Le gouvernement et l'industrie s'occupent activement des manquements à la sécurité relevés jusqu'à présent par le Bureau. Il règne un excellent climat de collaboration entre nous, le National Transportation Safety Board et la Federal Aviation Administration des États-Unis, Transports Canada et les Joint Aviation Authorities en Europe. Nous sommes convaincus que cette collaboration de longue date permettra à la communauté aéronautique internationale de prendre rapidement des mesures de sécurité sur ces questions.

Quoi qu'il en soit, le BST va surveiller la réaction des organismes de réglementation, des constructeurs et des exploitants à ce dernier ensemble de recommandations, tout comme nous assurons le suivi de toute question relative à la sécurité que nous relevons, pour que les mesures qui auront été prises fassent partie du rapport final du Bureau.

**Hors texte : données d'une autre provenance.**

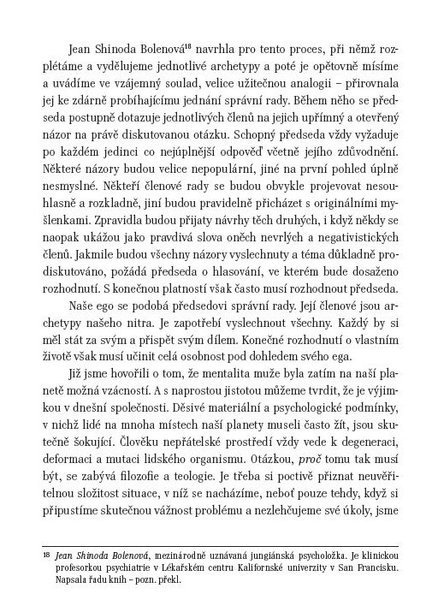 Jean Shinoda Bolenová$^{18}$ navrhla pro tento proces, při němž rozplétáme a vydělujeme jednotlivé archetypy a poté je opětovně mísíme a uvádíme ve vzájemný soulad, velice užitečnou analogii – přirovnala jej ke zdárně probíhajícímu jednání správní rady. Během něho se předseda postupně dotazuje jednotlivých členů na jejich upřímný a otevřený názor na právě diskutovanou otázku. Schopný předseda vždy vyžaduje po každém jedinci co nejúplnější odpověď včetně jejího zdůvodnění. Některé názory budou velice nepopulární, jiné na první pohled úplně nesmyslné. Někteří členové rady se budou obvykle projevovat nesouhlasně a rozkladně, jiní budou pravidelně přicházet s originálními myšlenkami. Zpravidla budou přijaty návrhy těch druhých, i když někdy se naopak ukážou jako pravdivá slova oněch nevrlých a negativistických členů. Jakmile budou všechny názory vyslechnuty a téma důkladně prodiskutováno, požádá předseda o hlasování, ve kterém bude dosaženo rozhodnutí. S konečnou platností však často musí rozhodnout předseda.

Naše ego se podobá předsedovi správní rady. Její členové jsou archetypy našeho nitra. Je zapotřebí vyslechnout všechny. Každý by si měl stát za svým a přispět svým dílem. Konečné rozhodnutí o vlastním životě však musí učinit celá osobnost pod dohledem svého ega.

Již jsme hovořili o tom, že mentalita muže byla zatím na naší planetě možná vzácností. A s naprostou jistotou můžeme tvrdit, že je výjimkou v dnešní společnosti. Děsivé materiální a psychologické podmínky, v nichž lidé na mnoha místech naší planety museli často žít, jsou skutečně šokující. Člověku nepřátelské prostředí vždy vede k degeneraci, deformaci a mutaci lidského organismu. Otázkou, proč tomu tak musí být, se zabývá filozofie a teologie. Je třeba si poctivě přiznat neuvěřitelnou složitost situace, v níž se nacházíme, neboť pouze tehdy, když si připustíme skutečnou vážnost problému a nezlehčujeme své úkoly, jsme

18 Jean Shinoda Bolenová, mezinárodně uznávaná jungiánská psycholožka. Je klinickou profesorkou psychiatrie v Lékařském centru Kalifornské univerzity v San Francisku. Napsala řadu knih – pozn. překl.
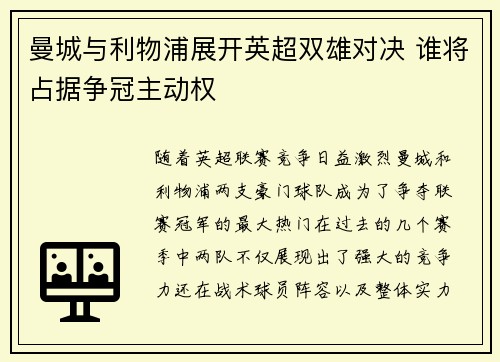 曼城与利物浦展开英超双雄对决 谁将占据争冠主动权

随着英超联赛竞争日益激烈曼城和利物浦两支豪门球队成为了争夺联赛冠军的最大热门在过去的几个赛季中两队不仅展现出了强大的竞争力还在战术球员阵容以及整体实力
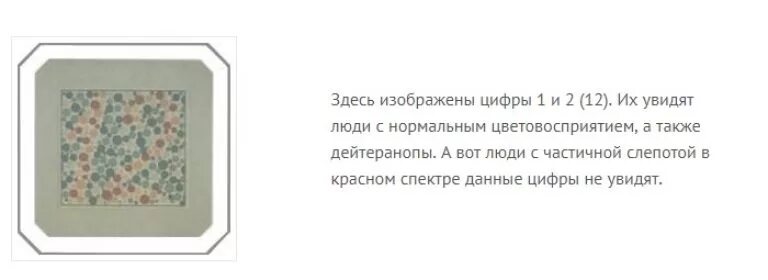 Здесь изображены цифры 1 и 2 (12). Их увидят люди с нормальным цветовосприятием, а также дейтеранопы. А вот люди с частичной слепотой в красном спектре данные цифры не увидят.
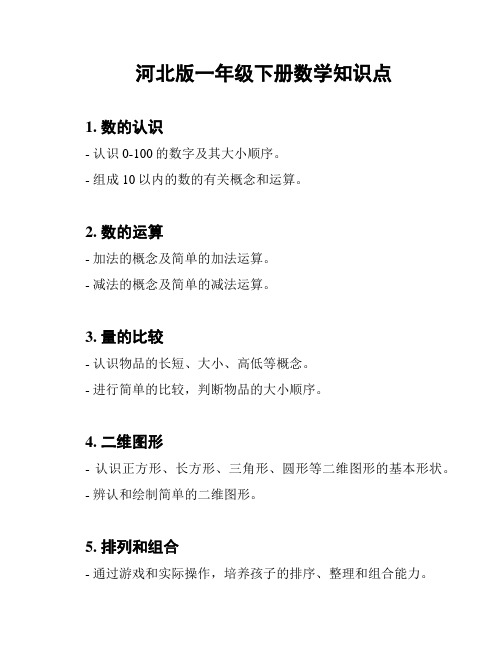 河北版一年级下册数学知识点

1. 数的认识

- 认识 0-100 的数字及其大小顺序。

- 组成 10 以内的数的有关概念和运算。

2. 数的运算

- 加法的概念及简单的加法运算。

- 减法的概念及简单的减法运算。

3. 量的比较

- 认识物品的长短、大小、高低等概念。

- 进行简单的比较，判断物品的大小顺序。

4. 二维图形

- 认识正方形、长方形、三角形、圆形等二维图形的基本形状。

- 辨认和绘制简单的二维图形。

5. 排列和组合

- 通过游戏和实际操作，培养孩子的排序、整理和组合能力。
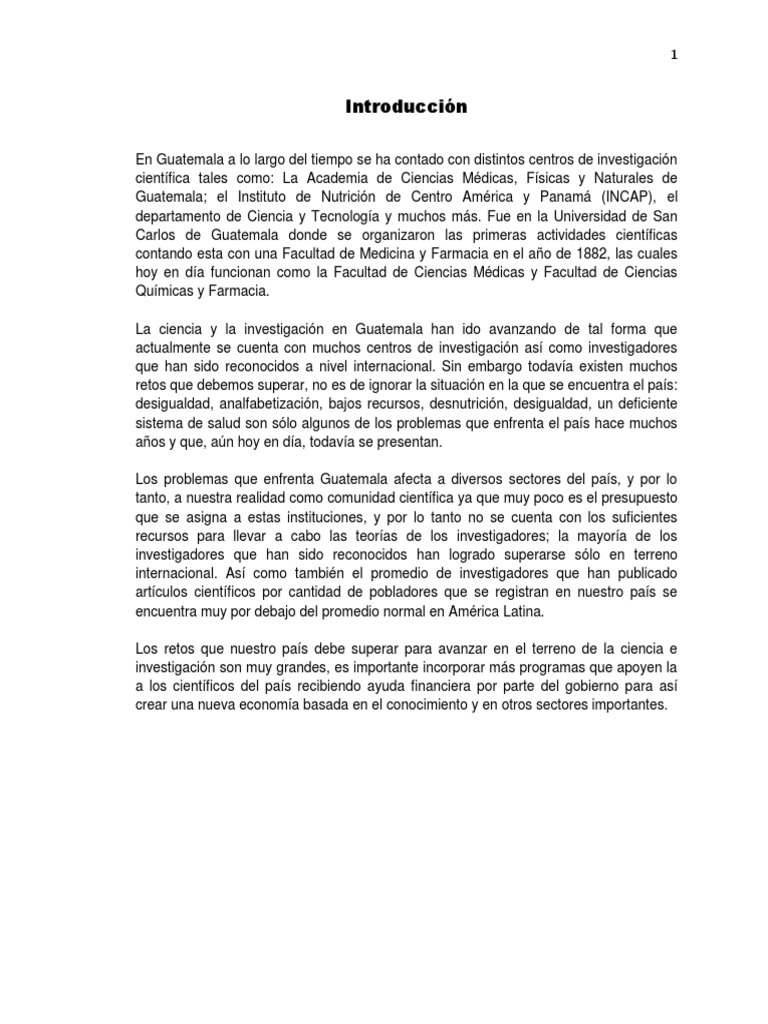 1

Introducción

En Guatemala a lo largo del tiempo se ha contado con distintos centros de investigación científica tales como: La Academia de Ciencias Médicas, Físicas y Naturales de Guatemala; el Instituto de Nutrición de Centro América y Panamá (INCAP), el departamento de Ciencia y Tecnología y muchos más. Fue en la Universidad de San Carlos de Guatemala donde se organizaron las primeras actividades científicas contando esta con una Facultad de Medicina y Farmacia en el año de 1882, las cuales hoy en día funcionan como la Facultad de Ciencias Médicas y Facultad de Ciencias Químicas y Farmacia.

La ciencia y la investigación en Guatemala han ido avanzando de tal forma que actualmente se cuenta con muchos centros de investigación así como investigadores que han sido reconocidos a nivel internacional. Sin embargo todavía existen muchos retos que debemos superar, no es de ignorar la situación en la que se encuentra el país: desigualdad, analfabetización, bajos recursos, desnutrición, desigualdad, un deficiente sistema de salud son sólo algunos de los problemas que enfrenta el país hace muchos años y que, aún hoy en día, todavía se presentan.

Los problemas que enfrenta Guatemala afecta a diversos sectores del país, y por lo tanto, a nuestra realidad como comunidad científica ya que muy poco es el presupuesto que se asigna a estas instituciones, y por lo tanto no se cuenta con los suficientes recursos para llevar a cabo las teorías de los investigadores; la mayoría de los investigadores que han sido reconocidos han logrado superarse sólo en terreno internacional. Así como también el promedio de investigadores que han publicado artículos científicos por cantidad de pobladores que se registran en nuestro país se encuentra muy por debajo del promedio normal en América Latina.

Los retos que nuestro país debe superar para avanzar en el terreno de la ciencia e investigación son muy grandes, es importante incorporar más programas que apoyen la a los científicos del país recibiendo ayuda financiera por parte del gobierno para así crear una nueva economía basada en el conocimiento y en otros sectores importantes.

Encore une fois, je tiens à souligner qu'une enquête de cette ampleur prend évidemment beaucoup de temps. Il reste encore beaucoup de travail à faire pour assurer que nous tirons d'importantes leçons en matière de sécurité.

Chaque fois que nous cernerons d'autres manquements à la sécurité nécessitant une attention immédiate, nous referons certainement d'autres annonces publiques de ce genre.

Je vous remercie de votre attention.

Maintenant, je crois savoir que Vic et moi-même avons environ 30 minutes pour répondre à vos questions.